This defect didn't surface within AMReX before because almost all
internal production codes pass a **single** lambda function to
`AMREX_LAUNCH_KERNEL`, which causes the compiler to optimize out or skip
the recursive invocation during instantiation.

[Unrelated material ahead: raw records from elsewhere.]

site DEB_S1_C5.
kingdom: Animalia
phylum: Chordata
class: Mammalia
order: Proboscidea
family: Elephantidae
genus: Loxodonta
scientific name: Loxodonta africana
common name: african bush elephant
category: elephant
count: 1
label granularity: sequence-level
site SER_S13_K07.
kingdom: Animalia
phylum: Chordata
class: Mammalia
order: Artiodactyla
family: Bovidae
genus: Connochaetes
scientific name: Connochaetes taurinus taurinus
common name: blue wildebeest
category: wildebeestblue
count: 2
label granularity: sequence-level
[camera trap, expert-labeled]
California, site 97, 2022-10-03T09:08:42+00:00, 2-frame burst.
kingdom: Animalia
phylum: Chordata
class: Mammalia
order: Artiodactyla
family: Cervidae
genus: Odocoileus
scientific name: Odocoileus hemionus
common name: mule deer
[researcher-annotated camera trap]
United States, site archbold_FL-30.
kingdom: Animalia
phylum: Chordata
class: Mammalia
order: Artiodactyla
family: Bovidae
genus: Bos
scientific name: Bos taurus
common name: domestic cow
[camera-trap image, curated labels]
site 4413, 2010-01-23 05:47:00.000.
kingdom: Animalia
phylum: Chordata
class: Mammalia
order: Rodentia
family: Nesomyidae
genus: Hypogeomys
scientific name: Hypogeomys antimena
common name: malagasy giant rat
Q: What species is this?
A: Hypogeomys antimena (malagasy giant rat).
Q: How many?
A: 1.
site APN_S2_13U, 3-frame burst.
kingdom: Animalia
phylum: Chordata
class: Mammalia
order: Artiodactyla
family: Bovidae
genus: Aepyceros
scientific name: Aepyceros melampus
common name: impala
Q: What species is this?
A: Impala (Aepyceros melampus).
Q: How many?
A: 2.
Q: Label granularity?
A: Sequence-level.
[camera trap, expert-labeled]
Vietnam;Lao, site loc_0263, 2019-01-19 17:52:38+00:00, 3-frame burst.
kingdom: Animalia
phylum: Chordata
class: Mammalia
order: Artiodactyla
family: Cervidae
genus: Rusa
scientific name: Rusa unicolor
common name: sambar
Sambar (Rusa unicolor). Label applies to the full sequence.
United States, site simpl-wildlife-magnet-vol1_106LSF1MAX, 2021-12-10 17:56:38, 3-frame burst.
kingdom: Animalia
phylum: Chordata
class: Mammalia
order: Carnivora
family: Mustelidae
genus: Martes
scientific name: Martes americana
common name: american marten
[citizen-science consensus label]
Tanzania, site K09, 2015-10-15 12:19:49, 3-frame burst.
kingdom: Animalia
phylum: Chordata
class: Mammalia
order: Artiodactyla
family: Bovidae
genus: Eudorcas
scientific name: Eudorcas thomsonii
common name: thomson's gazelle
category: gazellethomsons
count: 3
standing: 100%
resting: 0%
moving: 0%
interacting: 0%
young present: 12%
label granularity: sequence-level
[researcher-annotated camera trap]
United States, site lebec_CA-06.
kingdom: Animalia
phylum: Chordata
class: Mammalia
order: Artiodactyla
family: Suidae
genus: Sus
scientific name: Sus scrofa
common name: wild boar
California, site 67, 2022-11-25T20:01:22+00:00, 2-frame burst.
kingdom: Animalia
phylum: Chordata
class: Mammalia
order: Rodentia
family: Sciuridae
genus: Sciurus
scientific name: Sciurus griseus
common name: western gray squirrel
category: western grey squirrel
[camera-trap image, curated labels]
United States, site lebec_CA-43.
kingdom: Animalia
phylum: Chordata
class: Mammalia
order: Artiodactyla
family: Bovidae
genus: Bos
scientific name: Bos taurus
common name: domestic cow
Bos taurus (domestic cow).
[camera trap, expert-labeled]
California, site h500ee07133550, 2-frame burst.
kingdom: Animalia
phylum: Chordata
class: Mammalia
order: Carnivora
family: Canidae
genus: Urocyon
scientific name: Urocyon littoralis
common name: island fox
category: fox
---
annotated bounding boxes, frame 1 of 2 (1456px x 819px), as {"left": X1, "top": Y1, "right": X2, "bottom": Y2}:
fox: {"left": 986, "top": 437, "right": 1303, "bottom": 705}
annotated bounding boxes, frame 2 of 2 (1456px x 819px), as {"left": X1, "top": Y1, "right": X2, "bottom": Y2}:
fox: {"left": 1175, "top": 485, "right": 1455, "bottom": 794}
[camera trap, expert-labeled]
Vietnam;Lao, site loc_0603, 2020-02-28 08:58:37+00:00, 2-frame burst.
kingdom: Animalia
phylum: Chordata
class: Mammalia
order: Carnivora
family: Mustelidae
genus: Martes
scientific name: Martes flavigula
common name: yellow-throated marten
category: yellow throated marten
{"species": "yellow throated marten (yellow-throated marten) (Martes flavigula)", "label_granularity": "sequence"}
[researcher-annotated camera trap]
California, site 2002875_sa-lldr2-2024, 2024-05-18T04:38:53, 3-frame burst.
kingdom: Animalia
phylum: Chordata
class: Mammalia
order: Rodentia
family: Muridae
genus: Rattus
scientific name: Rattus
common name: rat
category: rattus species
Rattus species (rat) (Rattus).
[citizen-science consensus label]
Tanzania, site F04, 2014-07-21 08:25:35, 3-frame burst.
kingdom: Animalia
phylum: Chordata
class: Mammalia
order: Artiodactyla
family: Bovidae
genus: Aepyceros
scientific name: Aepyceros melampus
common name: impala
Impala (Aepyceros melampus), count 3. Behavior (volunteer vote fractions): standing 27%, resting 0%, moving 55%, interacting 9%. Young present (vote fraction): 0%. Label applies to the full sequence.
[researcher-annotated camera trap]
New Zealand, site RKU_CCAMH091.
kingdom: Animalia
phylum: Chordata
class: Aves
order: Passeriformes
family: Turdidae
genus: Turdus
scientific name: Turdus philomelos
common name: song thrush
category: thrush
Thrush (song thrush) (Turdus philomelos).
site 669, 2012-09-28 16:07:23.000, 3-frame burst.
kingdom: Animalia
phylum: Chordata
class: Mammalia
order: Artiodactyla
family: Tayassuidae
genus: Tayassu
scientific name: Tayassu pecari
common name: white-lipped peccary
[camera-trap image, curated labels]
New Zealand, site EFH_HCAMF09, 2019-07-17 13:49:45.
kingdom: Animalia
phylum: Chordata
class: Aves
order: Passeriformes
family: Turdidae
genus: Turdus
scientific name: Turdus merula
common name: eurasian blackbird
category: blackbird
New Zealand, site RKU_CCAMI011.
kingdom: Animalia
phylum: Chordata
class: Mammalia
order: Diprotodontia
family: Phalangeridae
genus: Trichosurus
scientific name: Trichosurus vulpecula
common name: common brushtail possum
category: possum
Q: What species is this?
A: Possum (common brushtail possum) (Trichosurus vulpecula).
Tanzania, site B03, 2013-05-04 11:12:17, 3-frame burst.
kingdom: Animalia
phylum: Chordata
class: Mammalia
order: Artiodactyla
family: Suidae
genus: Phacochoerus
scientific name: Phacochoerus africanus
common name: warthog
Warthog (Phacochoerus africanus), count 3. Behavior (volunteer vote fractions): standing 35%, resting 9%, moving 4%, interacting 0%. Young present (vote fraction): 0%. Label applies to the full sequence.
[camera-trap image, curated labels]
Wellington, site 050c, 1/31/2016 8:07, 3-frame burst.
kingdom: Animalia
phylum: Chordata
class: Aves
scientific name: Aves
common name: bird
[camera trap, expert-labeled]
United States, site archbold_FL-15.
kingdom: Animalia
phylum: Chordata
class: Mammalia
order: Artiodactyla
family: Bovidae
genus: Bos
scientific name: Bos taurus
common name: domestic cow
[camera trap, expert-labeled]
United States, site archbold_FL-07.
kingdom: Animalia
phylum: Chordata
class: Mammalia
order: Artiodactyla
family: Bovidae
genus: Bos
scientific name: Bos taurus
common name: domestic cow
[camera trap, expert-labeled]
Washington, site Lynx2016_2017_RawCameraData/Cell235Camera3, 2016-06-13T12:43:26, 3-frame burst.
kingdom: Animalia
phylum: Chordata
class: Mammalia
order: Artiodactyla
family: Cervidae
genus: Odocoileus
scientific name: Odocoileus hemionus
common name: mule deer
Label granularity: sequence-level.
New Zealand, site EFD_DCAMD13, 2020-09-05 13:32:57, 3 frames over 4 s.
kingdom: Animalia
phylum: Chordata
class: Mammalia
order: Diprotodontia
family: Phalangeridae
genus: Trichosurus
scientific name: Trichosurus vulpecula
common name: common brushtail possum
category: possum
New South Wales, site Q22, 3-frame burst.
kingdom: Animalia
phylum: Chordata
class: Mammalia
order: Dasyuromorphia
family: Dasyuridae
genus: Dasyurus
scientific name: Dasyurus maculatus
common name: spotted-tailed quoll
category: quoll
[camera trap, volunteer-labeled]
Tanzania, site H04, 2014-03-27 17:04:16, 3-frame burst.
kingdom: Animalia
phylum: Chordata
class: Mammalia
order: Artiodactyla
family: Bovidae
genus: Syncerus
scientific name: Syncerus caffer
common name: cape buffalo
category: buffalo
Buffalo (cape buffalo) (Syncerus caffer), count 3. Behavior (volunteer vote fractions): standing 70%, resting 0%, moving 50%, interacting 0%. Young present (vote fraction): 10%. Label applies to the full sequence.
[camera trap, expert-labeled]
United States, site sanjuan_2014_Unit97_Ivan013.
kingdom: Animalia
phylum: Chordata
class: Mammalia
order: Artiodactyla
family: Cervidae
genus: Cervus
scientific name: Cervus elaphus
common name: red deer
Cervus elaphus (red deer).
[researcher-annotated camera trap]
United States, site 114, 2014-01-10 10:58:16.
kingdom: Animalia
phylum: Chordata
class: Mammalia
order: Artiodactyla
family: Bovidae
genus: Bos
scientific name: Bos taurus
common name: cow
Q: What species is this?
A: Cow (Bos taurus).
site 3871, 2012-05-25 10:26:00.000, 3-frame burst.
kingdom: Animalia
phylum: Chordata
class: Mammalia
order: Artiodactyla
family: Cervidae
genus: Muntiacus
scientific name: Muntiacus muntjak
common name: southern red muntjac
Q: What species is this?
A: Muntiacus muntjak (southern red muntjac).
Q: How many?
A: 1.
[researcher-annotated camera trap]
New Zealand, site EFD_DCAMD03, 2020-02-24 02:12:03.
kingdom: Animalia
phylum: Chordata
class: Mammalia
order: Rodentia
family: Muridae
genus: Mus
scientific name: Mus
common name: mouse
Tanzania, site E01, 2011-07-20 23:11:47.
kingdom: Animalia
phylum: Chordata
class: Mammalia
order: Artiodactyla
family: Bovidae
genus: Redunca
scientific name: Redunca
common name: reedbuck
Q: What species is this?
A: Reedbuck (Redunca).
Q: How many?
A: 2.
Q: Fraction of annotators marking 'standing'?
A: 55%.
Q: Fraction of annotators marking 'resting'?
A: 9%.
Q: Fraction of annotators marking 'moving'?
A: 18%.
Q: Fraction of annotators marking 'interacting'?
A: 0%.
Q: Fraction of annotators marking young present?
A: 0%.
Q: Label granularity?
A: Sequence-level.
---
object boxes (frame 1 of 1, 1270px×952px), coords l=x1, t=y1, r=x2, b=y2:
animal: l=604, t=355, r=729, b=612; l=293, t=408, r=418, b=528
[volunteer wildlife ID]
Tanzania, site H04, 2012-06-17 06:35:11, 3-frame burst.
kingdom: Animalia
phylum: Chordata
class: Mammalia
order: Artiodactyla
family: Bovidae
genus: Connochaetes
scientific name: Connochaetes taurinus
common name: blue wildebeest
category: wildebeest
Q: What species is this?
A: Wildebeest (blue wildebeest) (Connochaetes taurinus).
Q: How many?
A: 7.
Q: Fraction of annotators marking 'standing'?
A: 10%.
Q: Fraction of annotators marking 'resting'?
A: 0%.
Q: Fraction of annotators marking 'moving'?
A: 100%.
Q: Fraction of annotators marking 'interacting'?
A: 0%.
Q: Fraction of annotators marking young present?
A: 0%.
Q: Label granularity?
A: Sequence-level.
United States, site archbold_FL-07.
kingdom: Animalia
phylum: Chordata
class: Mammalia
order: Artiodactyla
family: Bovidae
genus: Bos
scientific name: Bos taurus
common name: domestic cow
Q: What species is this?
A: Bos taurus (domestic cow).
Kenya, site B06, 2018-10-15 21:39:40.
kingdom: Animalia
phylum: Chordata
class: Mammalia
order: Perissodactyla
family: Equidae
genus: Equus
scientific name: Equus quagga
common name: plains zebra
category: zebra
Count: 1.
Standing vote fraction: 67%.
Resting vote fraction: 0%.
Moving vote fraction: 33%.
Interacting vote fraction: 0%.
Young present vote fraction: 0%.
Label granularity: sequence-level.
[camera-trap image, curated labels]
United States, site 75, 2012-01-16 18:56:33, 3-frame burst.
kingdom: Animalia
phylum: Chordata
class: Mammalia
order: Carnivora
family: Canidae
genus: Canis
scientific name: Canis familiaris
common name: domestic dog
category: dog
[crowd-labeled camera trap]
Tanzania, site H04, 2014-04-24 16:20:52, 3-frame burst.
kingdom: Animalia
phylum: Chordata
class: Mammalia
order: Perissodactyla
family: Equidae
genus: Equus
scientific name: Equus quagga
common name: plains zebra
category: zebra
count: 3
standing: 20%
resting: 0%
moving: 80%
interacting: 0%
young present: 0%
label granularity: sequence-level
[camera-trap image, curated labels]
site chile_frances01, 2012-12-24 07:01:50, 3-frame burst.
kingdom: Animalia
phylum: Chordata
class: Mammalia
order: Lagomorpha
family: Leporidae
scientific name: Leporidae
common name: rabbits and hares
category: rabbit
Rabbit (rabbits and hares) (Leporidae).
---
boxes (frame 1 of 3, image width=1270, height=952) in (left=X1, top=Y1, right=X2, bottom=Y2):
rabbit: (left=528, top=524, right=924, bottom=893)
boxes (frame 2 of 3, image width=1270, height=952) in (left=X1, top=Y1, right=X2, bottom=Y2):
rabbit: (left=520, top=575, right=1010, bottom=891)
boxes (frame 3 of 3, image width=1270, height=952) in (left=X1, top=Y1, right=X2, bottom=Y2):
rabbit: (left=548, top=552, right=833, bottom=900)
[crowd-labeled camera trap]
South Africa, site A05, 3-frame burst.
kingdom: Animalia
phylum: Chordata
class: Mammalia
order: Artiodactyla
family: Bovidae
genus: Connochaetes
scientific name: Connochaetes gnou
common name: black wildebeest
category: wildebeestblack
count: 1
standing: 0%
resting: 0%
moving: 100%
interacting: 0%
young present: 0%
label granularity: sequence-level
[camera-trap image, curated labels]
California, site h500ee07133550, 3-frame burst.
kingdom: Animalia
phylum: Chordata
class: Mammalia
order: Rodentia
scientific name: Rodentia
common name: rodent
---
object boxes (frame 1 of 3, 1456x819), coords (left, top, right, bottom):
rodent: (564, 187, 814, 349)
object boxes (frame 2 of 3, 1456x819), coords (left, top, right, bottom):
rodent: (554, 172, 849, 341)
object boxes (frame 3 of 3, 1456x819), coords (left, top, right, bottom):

The new C++17 fold expression cleanly handles both empty parameter packs
(safely evaluating to `void()`) and multiple lambdas while perfectly
preserving the original signature of `launch_global`. The fix has been
verified under CUDA 12.0+.

## Checklist

The proposed changes:
- [x] fix a bug or incorrect behavior in AMReX
- [ ] add new capabilities to AMReX
- [ ] changes answers in the test suite to more than roundoff level
- [ ] are likely to significantly affect the results of downstream AMReX
users
- [ ] include documentation in the code and/or rst files, if appropriate
diff --git a/Src/Base/AMReX_GpuLaunch.H b/Src/Base/AMReX_GpuLaunch.H
@@ -53,19 +53,20 @@ namespace amrex {
 //  Variadic lambda function wrappers for C++ CUDA/HIP Kernel calls.
 
 #if defined(AMREX_USE_CUDA) || defined(AMREX_USE_HIP)
-    template<class L, class... Lambdas>
-    AMREX_GPU_GLOBAL void launch_global (L f0, Lambdas... fs) { f0(); call_device(fs...); }
 
     /// \cond DOXYGEN_IGNORE
-    template<class L>
-    AMREX_GPU_DEVICE void call_device (L&& f0) noexcept { f0(); }
 
-    template<class L, class... Lambdas>
-    AMREX_GPU_DEVICE void call_device (L&& f0, Lambdas&&... fs) noexcept {
-        f0();
-        call_device(std::forward<Lambdas>(fs)...);
+    template <typename... Lambdas>
+    AMREX_GPU_DEVICE void call_device (Lambdas&&... fs) noexcept
+    {
+        (std::forward<Lambdas>(fs)(), ...);
     }
+
     /// \endcond
+
+    template<class L, class... Lambdas>
+    AMREX_GPU_GLOBAL void launch_global (L f0, Lambdas... fs) { f0(); call_device(fs...); }
+
 #endif
 
 // CPU variation